While topics of race, religion, and sexuality are tackled in the new Queer Eye, class is never addressed. As they drive through the southern US, the Fab Five do not mention the region’s recent recession and high unemployment rates.
These issues are not even addressed in the episode featuring a father of six who works two jobs. He explains he would rather provide for his children than spend money on his appearance.
The show’s avoidance of the men’s socioeconomic context aligns with neoliberalism’s focus on the individual. Within a mentality that favors free market competition, people are expected to be self-made entrepreneurs whose hard work naturally leads to economic success.
This perspective focuses on the individual’s ability and hard work and ignores the idea that individuals do not start with an equal playing field. Some people experience greater success due to their privileges, including race, disability, wealth, gender, and sexuality. This narrow focus also reduces large-scale problems, such as high unemployment rates, to a focus on individual confidence levels and self-branding.
The new Queer Eye does, however, succeed in celebrating diverse representations of gay men. The original show was guilty of “gaystreaming,” the idea that gay personalities needed to adhere to stereotypes and downplay differences. Classic Queer Eye’s gaystreaming placed heterosexual culture at its centre, and downplayed the Fab Five’s lives, identities and sexuality.
In contrast, the new Queer Eye hosts discuss their backgrounds throughout the season. The Fab Five includes two men of color: Karamo Brown, a Black American, and Tan France, a British-Pakistani. They also display a spectrum of gender expression ranging from “more feminine” to “butch.” Heterosexuality fades from the show’s focus when they makeover a gay man. In Episode four, the Fab Five help their guest, AJ, come out to his stepmother. It is in an emotional scene that caused an outpouring of tears from viewers.
The show is able to venture into these wider realms of representation by smoothing messiness, controversy, and conflict into unifying practices of consumption. At the end of the day, difference is once more erased as emphasis is placed on striving to be self-made, entrepreneurial men—something the Fab Five embody across broadcast and social media.
Several scholars, including myself, have written about how Instagram’s design and user practices combine to encourage and enhance displays of luxury, beauty and authenticity, and adherence to gender, sexual and relationship norms.
The Fab Five’s self-made success is most vividly showcased in their Instagram accounts: Bobby reveals his furniture designs, Tan gives his fashion designer approval to various outfits, Antoni shares his coveted recipes, Jonathan displays his Hollywood hairstyling skills, and Karamo models sexy selfies as a serial reality television star.

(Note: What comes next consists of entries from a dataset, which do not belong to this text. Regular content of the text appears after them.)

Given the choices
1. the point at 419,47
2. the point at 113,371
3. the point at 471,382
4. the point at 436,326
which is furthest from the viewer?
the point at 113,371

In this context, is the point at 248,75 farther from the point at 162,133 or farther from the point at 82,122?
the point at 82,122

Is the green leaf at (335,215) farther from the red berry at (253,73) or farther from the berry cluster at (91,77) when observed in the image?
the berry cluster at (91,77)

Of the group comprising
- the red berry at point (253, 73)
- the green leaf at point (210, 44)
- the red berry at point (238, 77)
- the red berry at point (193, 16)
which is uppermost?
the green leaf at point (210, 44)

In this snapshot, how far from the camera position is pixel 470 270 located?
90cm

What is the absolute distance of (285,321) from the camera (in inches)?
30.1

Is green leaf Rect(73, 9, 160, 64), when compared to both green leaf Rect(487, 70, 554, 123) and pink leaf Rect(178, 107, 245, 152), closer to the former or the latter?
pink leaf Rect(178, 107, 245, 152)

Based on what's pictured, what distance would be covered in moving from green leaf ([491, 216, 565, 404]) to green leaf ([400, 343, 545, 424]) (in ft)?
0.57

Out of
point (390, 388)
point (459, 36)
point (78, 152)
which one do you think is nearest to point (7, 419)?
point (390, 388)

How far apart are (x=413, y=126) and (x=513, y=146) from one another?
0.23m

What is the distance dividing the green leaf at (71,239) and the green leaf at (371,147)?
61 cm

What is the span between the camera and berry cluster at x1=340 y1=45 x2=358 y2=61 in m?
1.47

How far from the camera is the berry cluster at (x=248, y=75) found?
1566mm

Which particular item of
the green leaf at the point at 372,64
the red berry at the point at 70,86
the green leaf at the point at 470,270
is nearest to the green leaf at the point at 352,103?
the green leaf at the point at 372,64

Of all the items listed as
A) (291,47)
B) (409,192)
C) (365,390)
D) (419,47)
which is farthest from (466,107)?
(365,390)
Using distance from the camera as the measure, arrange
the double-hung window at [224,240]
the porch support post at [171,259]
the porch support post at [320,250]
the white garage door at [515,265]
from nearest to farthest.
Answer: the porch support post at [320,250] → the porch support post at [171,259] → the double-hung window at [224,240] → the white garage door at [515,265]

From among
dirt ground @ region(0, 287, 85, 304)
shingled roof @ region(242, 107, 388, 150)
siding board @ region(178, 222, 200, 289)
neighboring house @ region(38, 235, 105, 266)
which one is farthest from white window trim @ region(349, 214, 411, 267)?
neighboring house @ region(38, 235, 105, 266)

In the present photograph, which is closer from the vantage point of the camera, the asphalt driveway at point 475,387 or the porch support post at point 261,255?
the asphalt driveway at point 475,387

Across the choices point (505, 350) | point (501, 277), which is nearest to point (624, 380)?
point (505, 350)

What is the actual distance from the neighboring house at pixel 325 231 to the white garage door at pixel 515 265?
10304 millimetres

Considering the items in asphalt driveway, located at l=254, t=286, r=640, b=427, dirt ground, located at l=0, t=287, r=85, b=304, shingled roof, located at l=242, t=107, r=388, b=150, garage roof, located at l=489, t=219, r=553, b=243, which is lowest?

Their flawless photos and unabashed promotion of consumer goods assert their status as self-made entrepreneurs. As with Queer Eye, their images and captions are often void of references to struggles, inequalities or privileges.
Queer Eye has made some strides. The producers have shifted the focus from simple interactions among gay and heterosexual men to episodes that tentatively address broader issues of gender, race, religion, and politics. However, the show follows the general trend of the past few decades, where gay men have become most visible and accepted in society through their role as consumers.
The Fab Five are excellent consumers who appear to be the ultimate self-made men. But their show fails to address barriers to success in today’s marketplace that make this neoliberal ideal unattainable for many.